* _Selected excerpt_

.....

What the hell? Why are we giving Israel $30 billion?

[quote=Sam StoneI think you simply don’t understand trade economics, and you’re parroting arguments that have been fed to you by vested interests.[/quote]
This little speculation reveals a lot about you, Sam. And not in a good way.

I understand things pretty well for a country boy. And I understand economics well enough to know that the amount of trade we do with Israel doesn’t begin to justify a $30 billion giveaway to her.

True. And Thomas Jefferson was quite explicit. He wanted to drive the Indians into debt. The he could use all those extra dollars you’re talking about to buy their land and retire the debt.

The bill on trade deficits does come due.

.,

It was perhaps a little harsh. My apologies. But the fact remains that whether or not you run a trade deficit is not a good or bad thing. It depends on why you’re running the deficit. And the issue has nothing to do with trade per se. If people are borrowing money like crazy to buy foreign goods, that might not be a good thing. On the other hand, if they are simply buying foreign goods rather than more expensive domestic goods, there’s nothing wrong with that, even if there’s a trade deficit.

.....

Pick up the forum exchange above on trade deficits and U.S. aid to Israel, continuing from its final sentence.

Records from a collection:
.....

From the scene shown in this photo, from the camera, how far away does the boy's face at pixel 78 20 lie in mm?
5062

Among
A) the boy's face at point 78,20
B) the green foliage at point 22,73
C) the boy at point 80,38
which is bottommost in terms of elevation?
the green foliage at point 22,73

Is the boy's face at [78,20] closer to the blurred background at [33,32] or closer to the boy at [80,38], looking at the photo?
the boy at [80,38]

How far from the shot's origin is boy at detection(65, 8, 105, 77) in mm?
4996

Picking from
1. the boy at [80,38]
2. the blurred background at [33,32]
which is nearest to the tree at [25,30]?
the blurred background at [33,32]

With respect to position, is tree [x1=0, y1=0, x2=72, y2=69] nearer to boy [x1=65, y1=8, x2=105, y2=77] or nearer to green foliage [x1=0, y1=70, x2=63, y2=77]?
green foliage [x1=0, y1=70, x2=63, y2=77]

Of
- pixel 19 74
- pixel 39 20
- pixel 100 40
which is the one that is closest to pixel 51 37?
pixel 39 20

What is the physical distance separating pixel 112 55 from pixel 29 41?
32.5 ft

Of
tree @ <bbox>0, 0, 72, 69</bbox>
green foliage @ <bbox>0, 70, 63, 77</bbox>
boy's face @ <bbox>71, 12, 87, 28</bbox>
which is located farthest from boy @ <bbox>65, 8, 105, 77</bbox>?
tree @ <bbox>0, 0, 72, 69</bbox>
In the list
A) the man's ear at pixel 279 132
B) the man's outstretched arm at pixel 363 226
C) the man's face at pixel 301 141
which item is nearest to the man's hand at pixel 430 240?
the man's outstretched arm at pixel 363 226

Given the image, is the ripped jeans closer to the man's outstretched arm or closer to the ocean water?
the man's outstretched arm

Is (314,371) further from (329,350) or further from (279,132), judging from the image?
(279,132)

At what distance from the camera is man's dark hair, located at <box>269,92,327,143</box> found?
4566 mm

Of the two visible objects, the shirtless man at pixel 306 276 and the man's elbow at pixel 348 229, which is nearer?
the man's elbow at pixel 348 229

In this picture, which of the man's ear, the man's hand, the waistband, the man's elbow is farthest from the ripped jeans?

.....

* _Final answer_
A common reason for a trade deficit to exist is simply because one economy is growing faster than another, and therefore consuming goods faster than the other. So the other country will accumulate dollars while the U.S. accumulates goods. Again, there’s nothing wrong with that. Those dollars are eventually coming back - either as capital investment in America, or to purchase American services, or brought back into the country with immigrants, or to purchase American real-estate.

This scare came up before with the Japanese. They were using their surplus Americna dollars to buy American companies and real-estate. You couldn’t go a day without hearing the latest scare story about how Japan was buying up America. And how did that turn out for the Japanese? Disastrously. Most of their investments collapsed, and when Japanese real-estate collapsed they were forced to sell their American property back to Americans at fire-sale prices.

My responses to you had nothing to do with Israel per-se, but simply with the notion that if one country buys more goods from the other it must somehow be damaged in the process. That claim is not true.

Well, Sam, there’s no point in us sidetracking this thread into a debate on trade policy. I don’t think our trade deficit with Israel is going to break us (even if I don’t think trade deficits are a good thing).

But even if you somehow consider the trade deficit with Israel a positive good (which I’m not saying you do), the dollar anounts involved in our trade with Israel do not justify the $30 billion handout.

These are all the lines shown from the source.